:: Text extract ::
^^^^^^^^^^^^^^^^

Trying to understand our president’s projection and self
chosen identity in the international stage as America’s atoner perhaps can only
be done by looking at aspects of his own autobiography. His understanding that
there is something to heal about America’s past, and he is the one called to do
it (“F
or those who question the character and cause
of my nation, I ask you to look at the concrete actions we have taken in just
nine months.”) fits the psychological profile of a man with a severely
wounded ego as a boy and who grows to overcompensate.
In a way it's a version of the Napoleonic complex. But
instead of making up for short stature they make up for incompletely developed
egos, for lack of a healthy relationship with a father.
These are huge egos that become so from an over inflated
sense of self-importance. They have the need to constantly having to prove
themselves and their sense of self-worth, before themselves and before the
world, by feats which bring them approval and adulation from others as
surrogate fathers ("Look at me daddy, look at me! I can do it"). As
if trying to reconcile their separated parents, these wounded egos seek to reconcile the
world, often carrying on their shoulders guilt for sins that are no theirs.
They keep trying on various identities, or doing things in
music, art, politics, until they find that which guarantees and satisfies the
craved attention.
In the political arena these men could be dangerous. They
are not true ideologues but use whatever ideology is popular and convenient at
the moment to prop themselves up. This leads to the irrationality and the
inflexibility of dictatorial tendencies. Any attack on their ideology or plans
is a personal attack on them and their wounded egos. That ego is usually
protected by an identity super structure, a suit of armor made of an alloy of
inherited or self-tailored identities of race, nationality, culture, etc. Any
criticism must be the result of some vast conspiracy, vast enough to match
their egos.

^^^^^^^^^^^^^^^^

:: Task description ::
Rewrite the text on wounded egos, starting at "In a way it's" and ending at "are no theirs.", and put "globe" wherever "world" appears. Rely only on the text.

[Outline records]
^^^^^^^^^^^^^^^^

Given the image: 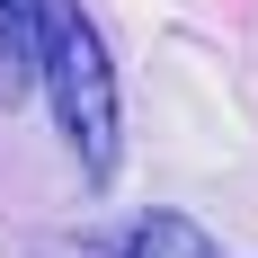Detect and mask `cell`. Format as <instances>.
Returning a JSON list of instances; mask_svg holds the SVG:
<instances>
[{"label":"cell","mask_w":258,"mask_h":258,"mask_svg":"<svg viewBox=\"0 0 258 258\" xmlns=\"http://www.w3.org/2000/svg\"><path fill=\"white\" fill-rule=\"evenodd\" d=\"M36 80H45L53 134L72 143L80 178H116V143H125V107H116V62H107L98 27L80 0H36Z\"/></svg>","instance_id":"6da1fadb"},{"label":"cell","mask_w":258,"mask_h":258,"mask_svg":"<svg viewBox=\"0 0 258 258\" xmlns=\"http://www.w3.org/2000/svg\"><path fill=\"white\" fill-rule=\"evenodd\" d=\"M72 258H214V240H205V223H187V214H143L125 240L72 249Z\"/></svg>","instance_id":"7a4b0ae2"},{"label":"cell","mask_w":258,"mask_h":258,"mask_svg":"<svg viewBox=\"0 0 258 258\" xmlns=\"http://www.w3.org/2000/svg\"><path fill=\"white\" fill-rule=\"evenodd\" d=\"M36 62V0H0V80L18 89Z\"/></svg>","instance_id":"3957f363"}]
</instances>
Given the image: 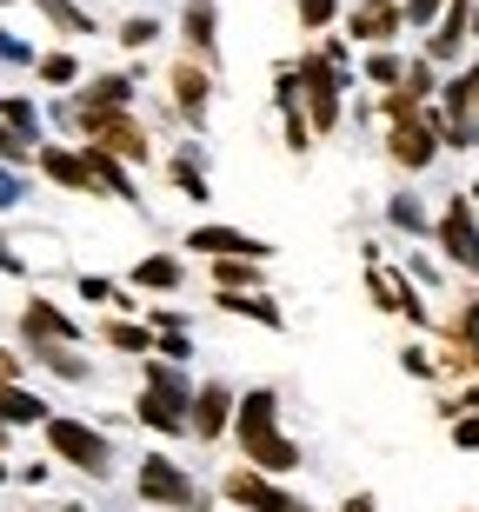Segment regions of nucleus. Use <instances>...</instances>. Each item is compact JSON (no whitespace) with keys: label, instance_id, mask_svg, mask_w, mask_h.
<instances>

^^^^^^^^^^^^^^^^

:: Exercise solution ::
In a way it's a version of the Napoleonic complex. But
instead of making up for short stature they make up for incompletely developed
egos, for lack of a healthy relationship with a father.
These are huge egos that become so from an over inflated
sense of self-importance. They have the need to constantly having to prove
themselves and their sense of self-worth, before themselves and before the
globe, by feats which bring them approval and adulation from others as
surrogate fathers ("Look at me daddy, look at me! I can do it"). As
if trying to reconcile their separated parents, these wounded egos seek to reconcile the
globe, often carrying on their shoulders guilt for sins that are no theirs.